Your tasks -
**a.** Summarize the post on including museums in travel in two sentences.
**b.** Write a continuation of the post on including museums in travel, picking up after its final sentence.

Text provided -
Skip to content

Why Every Trip Should Include Museums

Madame X at the Metropolitan Musem of Art
Metropolitan Museum of Art sculpture hall

This Sculpture Garden inside the Metropolitan Museum of Art in New York City is a beautiful and peaceful space – perfect for any traveler.

I’ve been meaning to write for some time about why every trip should include art museums.  But when I read Robert Reid’s post “Are Museums Overrated?” on National Geographic’s blog, I knew it was time.  In his piece, Reid argues that Museums don’t necessarily need to be on anyone’s “To See” list – unless of course that’s your thing.  I would encourage the opposite!  Even if you’ve never been to a museum in your own community, you must visit museums when traveling.  Most travelers are skeptical about spending precious vacation hours looking at old stuff, so let me tackle some of the mental barriers for visiting museums and elaborate on the major pluses for this cultural experience.

Visiting a Museum 101

museums wrong meme

I think just made the first “museums wrong” meme, but you could probably think of lots of other examples of visitors not getting it right at a museum.

Maybe your biggest complaint about visiting museums is the tedious experience of actually visiting a museum.  I see this at every one I visit: slowly moving herds of people filing by pieces, doing a once over look and maybe snapping a picture.  Galleries are somber and visitors take on a checklist attitude feeling obligated to meander through every space.  Digital cameras & smartphones have even made the experience even more unbearable at times.   This is not how you visit a museum.

The recent “quality travel” movement advocates a deep dive into local culture for a more complete and enriching experience.  It’s the same thing with museums.  Always err on the side of quality versus quantity.  I’ve spent a full day in the Louvre, one of the most incredible museums in the world, but I didn’t come close to seeing everything.  And I’m a self-proclaimed “Art Traveler”!  It distracts from the quality of the art to pretend you are going to see it all because really, how much time does that leave you with any one piece?  Will you really notice any subtly in the characters, emotion, or its execution if you give each a passing glance?

Imagine yourself in Venice.  You might wander some of the streets then sit to watch life along the canal.  You would never force yourself to march your way through all of Venice’s streets “because you have to see it all”.  It’s the same thing in museums – just look for things you like or don’t like and most importantly make the experience your own and enjoy it.

I sometimes wonder if it is the price of museums that makes people feel obligated to see everything.  Most major international museums are $20+ which is not cheap for budget travelers.  Again, this is not a buffet where you need to eat as much food as possible for your money.  You ordered the filet mignon and it taste like Northern Renaissance Art so savor it and don’t worry if you don’t eat the baked potato that came on the side!

Get a Guide

Madame X at the Metropolitan Musem of Art

One of these painting caused a major scandal in the Paris art world. Would you have know this walking through the galleries?

Provided information -
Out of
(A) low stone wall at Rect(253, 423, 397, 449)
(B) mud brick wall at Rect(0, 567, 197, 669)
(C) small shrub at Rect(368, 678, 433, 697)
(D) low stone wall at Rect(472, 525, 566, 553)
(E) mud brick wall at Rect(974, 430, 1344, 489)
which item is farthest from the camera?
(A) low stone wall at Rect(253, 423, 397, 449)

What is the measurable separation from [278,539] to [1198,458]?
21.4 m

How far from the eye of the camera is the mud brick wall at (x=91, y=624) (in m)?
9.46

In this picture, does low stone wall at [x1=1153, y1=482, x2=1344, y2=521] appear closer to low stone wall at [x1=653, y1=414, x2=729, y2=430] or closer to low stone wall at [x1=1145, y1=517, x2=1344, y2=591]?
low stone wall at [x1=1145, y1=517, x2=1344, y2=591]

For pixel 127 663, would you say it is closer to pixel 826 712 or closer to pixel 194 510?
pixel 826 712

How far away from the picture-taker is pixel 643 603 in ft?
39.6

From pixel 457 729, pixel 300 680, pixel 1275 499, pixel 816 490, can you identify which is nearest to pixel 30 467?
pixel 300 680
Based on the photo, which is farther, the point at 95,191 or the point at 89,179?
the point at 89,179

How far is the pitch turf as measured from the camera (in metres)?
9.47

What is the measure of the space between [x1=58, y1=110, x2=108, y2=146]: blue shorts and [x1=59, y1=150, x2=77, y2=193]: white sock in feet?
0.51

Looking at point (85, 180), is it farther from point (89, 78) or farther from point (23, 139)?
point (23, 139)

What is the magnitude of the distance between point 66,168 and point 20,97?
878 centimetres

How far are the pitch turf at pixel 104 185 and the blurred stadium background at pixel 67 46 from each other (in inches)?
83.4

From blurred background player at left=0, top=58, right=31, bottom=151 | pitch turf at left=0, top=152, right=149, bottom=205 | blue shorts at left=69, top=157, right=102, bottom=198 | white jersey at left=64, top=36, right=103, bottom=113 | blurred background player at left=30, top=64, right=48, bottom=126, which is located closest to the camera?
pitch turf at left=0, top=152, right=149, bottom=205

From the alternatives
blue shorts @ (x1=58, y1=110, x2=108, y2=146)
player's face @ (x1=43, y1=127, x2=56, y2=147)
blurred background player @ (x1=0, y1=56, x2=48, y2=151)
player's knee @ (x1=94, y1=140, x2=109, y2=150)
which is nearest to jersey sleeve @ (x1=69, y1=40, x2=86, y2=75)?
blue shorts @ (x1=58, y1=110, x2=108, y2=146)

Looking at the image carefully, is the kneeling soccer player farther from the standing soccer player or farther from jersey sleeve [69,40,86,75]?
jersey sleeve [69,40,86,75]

Task-by-task results -
**a.** Prompted by Robert Reid's National Geographic post "Are Museums Overrated?", the author argues that travelers should visit museums on every trip, even if they have never been to one in their own community. The post urges visitors to choose quality over quantity, dropping the checklist habit of trying to see everything and instead looking for pieces they like, much as one would wander and savor Venice rather than march through all of its streets.

**b.**
Most people prepare for travel by pouring over guidebooks, reading blogs, and talking to friends about a destination.  We do our homework and set off knowing the best local dishes, most beautiful city walks, and quintessential local markets.  But why doesn’t anyone do research about art?  We take it for granted that the museum will enrich us without even considering what we might want to see while we are there.  Why write off a museum if you yourself don’t know what’s worth seeing in it?

Luckily more and more art museums are getting savy digitally and have special suggested tours, collection highlight lists, and interactive features on-line to make planning your visit easy.  Many places connect the pieces to larger events in history and national culture so you understand the context and importance of a piece.

Granted art is not everyone’s expertise, so maybe you decided to leave the planning to the experts.  If you find yourself in a museum without any background knowledge, then take advantage of the curator tours, guides, and other written material provided for visitors.  For example, John Singer Sargent’s Madame X at the Metropolitan Museum of Art might just look like a fancy lady and you’d move on past it.  But on a tour, you’d hear about the scandalous history of this “indecent” piece and how Sargent had to repaint her shoulder strap after a public outrage.  Without realizing it, you could have walked by one of the most fantastic paintings of the Parisian art world at the turn of the century!

Art is not Passive

Goya Third of May

Francisco Goya’s “The Third of May”, Prado, Madrid. Spanish Rebels were rounded up and executed following an uprising against Napoleon’s troops which happened on the Second of May in Puerta del Sol square. (Photo: Wikipedia)

We’ve got TV, movies, and the Internet, but our ancestors had art.  Religious paintings elevated, transfixed and terrified worshipers in Europe for centuries.  Images and objects conveyed royal power everywhere from China to Peru.  Folk art captured the hopes and memories of common people.  Art is emotional.  It has power and drama, pain and pathos.  Sauntering past a painting, you don’t give it enough time to open up.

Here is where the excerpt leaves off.